### Task:
Look through the entries below and extract exactly the lines from the one containing "Олеся Щеглова, Perm Фото - 7" through the one containing "PINK FLOYD The", ends included.

Dataset records:

══════════════════════════════

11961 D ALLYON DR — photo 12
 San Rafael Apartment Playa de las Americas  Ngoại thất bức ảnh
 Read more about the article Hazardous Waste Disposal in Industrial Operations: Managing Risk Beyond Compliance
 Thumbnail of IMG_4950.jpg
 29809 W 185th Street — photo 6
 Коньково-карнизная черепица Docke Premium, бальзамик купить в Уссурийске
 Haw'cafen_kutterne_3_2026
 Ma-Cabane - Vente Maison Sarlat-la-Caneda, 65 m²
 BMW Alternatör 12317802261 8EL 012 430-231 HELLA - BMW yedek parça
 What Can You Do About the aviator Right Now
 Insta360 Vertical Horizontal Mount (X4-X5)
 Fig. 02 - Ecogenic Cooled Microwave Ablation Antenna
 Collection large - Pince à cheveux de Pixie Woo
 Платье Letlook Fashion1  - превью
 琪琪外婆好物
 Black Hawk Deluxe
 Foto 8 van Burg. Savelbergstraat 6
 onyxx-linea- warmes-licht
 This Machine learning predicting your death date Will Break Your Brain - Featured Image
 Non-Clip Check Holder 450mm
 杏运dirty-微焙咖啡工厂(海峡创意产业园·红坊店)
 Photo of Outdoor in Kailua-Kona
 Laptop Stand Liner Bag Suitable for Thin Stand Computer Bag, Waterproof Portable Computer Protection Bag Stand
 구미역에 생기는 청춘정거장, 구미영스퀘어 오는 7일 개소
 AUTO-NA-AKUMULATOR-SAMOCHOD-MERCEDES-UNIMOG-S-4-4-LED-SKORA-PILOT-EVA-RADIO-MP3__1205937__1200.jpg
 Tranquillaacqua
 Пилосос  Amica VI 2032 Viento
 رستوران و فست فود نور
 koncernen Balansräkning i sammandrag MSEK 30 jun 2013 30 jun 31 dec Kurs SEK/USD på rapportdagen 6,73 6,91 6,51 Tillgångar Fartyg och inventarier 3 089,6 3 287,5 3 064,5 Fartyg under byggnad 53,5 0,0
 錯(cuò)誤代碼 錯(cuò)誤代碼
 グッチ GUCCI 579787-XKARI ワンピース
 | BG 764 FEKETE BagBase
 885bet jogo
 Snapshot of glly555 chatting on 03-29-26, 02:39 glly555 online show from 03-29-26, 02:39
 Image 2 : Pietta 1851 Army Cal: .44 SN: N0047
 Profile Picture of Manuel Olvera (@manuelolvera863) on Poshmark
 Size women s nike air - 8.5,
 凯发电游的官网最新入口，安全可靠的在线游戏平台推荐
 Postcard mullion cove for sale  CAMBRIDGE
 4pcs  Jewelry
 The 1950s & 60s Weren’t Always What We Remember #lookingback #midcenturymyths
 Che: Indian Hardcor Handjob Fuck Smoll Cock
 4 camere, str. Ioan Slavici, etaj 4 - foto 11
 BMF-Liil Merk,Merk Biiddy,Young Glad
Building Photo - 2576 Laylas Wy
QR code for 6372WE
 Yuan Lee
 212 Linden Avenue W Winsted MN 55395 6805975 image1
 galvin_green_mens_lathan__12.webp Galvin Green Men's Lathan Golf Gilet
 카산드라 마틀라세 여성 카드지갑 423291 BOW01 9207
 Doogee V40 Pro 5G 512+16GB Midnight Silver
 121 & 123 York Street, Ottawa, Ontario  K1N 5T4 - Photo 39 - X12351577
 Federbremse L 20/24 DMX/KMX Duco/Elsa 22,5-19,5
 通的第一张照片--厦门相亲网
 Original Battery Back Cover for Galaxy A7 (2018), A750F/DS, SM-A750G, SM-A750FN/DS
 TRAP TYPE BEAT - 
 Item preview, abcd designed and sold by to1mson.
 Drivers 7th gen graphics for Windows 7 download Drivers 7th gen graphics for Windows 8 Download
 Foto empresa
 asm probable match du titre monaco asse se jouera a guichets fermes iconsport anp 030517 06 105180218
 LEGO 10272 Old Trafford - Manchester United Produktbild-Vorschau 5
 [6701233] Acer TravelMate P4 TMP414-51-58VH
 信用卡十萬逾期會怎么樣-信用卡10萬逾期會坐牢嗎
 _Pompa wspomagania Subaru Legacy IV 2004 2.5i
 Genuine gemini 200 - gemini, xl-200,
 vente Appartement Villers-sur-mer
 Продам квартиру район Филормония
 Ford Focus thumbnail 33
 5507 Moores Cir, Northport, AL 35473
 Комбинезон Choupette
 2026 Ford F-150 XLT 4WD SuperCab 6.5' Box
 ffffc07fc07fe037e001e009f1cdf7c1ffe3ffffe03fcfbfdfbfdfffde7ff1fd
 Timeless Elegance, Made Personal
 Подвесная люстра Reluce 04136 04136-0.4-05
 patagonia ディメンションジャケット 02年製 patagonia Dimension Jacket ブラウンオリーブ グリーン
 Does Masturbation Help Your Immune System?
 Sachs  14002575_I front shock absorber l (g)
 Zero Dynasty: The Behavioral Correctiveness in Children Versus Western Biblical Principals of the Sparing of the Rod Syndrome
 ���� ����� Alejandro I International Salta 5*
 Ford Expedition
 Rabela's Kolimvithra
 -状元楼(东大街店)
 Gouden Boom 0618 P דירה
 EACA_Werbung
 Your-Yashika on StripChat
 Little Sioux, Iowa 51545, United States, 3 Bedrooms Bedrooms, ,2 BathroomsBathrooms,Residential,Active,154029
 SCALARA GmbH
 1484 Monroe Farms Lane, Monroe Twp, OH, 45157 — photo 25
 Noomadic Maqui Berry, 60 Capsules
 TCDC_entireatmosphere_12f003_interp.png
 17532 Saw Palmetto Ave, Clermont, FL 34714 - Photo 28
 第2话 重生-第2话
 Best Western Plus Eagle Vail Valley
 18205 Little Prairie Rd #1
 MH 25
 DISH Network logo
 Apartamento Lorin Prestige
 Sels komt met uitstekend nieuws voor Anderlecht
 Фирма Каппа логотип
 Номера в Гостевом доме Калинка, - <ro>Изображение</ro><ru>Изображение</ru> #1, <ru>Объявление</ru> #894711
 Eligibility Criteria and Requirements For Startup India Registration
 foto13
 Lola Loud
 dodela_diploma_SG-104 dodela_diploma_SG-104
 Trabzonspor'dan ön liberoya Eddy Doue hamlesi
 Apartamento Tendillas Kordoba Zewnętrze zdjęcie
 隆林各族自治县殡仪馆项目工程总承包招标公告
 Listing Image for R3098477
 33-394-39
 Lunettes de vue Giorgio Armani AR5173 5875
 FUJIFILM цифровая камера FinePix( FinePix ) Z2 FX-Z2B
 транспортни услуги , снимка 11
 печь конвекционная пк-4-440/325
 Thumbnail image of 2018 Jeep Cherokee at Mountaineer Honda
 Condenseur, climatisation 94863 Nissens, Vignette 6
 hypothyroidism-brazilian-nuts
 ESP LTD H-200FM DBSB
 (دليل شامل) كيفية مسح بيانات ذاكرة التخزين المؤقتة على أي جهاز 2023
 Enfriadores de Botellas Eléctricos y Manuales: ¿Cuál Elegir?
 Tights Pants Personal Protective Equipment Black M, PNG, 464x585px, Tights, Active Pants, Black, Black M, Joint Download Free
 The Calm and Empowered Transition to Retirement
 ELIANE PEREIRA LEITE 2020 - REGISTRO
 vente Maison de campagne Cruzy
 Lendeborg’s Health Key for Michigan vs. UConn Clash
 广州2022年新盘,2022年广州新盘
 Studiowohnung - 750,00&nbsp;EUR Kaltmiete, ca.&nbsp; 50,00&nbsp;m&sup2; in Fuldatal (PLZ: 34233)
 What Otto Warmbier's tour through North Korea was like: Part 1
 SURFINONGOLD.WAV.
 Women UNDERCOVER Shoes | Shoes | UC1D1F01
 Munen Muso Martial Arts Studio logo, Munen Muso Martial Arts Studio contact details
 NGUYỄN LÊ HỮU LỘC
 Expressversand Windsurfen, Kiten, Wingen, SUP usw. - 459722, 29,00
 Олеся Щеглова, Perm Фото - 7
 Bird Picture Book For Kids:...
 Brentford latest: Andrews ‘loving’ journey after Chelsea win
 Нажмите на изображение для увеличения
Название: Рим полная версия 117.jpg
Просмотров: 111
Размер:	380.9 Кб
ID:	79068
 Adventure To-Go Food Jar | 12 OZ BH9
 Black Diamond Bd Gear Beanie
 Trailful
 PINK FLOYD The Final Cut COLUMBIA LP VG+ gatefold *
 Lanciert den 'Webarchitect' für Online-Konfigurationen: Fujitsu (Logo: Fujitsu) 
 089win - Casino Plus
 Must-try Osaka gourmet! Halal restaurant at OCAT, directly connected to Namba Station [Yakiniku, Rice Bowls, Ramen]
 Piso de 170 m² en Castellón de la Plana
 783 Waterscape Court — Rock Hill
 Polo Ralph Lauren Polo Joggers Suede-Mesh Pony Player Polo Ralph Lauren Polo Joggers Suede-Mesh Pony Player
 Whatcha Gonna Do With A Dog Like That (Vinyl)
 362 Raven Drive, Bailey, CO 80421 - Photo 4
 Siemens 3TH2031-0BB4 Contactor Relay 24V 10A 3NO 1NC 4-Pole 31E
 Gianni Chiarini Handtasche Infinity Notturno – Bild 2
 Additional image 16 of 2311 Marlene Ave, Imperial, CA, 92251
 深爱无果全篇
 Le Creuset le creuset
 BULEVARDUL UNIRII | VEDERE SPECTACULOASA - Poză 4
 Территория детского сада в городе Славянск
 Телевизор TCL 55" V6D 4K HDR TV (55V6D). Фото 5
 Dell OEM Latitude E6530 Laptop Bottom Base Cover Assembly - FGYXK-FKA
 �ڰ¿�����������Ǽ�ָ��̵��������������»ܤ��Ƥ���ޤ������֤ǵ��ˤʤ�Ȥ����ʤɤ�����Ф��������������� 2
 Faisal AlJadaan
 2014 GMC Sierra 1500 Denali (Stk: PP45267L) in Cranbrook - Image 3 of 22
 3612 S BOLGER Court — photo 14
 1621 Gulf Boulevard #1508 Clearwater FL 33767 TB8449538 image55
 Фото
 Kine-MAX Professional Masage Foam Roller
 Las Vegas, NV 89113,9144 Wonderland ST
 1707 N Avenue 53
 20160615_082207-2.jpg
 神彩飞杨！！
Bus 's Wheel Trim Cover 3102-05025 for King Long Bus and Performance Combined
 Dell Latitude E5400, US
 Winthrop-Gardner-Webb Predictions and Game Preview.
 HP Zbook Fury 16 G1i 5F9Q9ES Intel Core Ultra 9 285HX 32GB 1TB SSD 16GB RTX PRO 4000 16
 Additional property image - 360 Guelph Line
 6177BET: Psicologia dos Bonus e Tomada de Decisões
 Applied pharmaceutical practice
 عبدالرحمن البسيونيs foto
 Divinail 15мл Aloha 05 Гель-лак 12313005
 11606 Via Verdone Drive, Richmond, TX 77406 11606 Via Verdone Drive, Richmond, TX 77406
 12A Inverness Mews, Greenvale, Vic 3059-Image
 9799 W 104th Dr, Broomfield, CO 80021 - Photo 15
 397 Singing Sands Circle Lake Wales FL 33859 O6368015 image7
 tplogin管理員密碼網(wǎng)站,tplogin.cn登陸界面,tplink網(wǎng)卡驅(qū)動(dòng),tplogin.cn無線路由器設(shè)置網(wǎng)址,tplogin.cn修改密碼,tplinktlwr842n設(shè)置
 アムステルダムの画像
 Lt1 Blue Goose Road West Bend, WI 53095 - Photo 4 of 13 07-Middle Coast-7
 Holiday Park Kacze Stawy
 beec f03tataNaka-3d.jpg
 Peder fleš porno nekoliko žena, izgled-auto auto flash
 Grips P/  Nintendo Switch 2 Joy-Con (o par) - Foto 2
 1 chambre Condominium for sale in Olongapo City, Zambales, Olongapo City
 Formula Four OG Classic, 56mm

══════════════════════════════

### Task output:
 Олеся Щеглова, Perm Фото - 7
 Bird Picture Book For Kids:...
 Brentford latest: Andrews ‘loving’ journey after Chelsea win
 Нажмите на изображение для увеличения
Название: Рим полная версия 117.jpg
Просмотров: 111
Размер:	380.9 Кб
ID:	79068
 Adventure To-Go Food Jar | 12 OZ BH9
 Black Diamond Bd Gear Beanie
 Trailful
 PINK FLOYD The Final Cut COLUMBIA LP VG+ gatefold *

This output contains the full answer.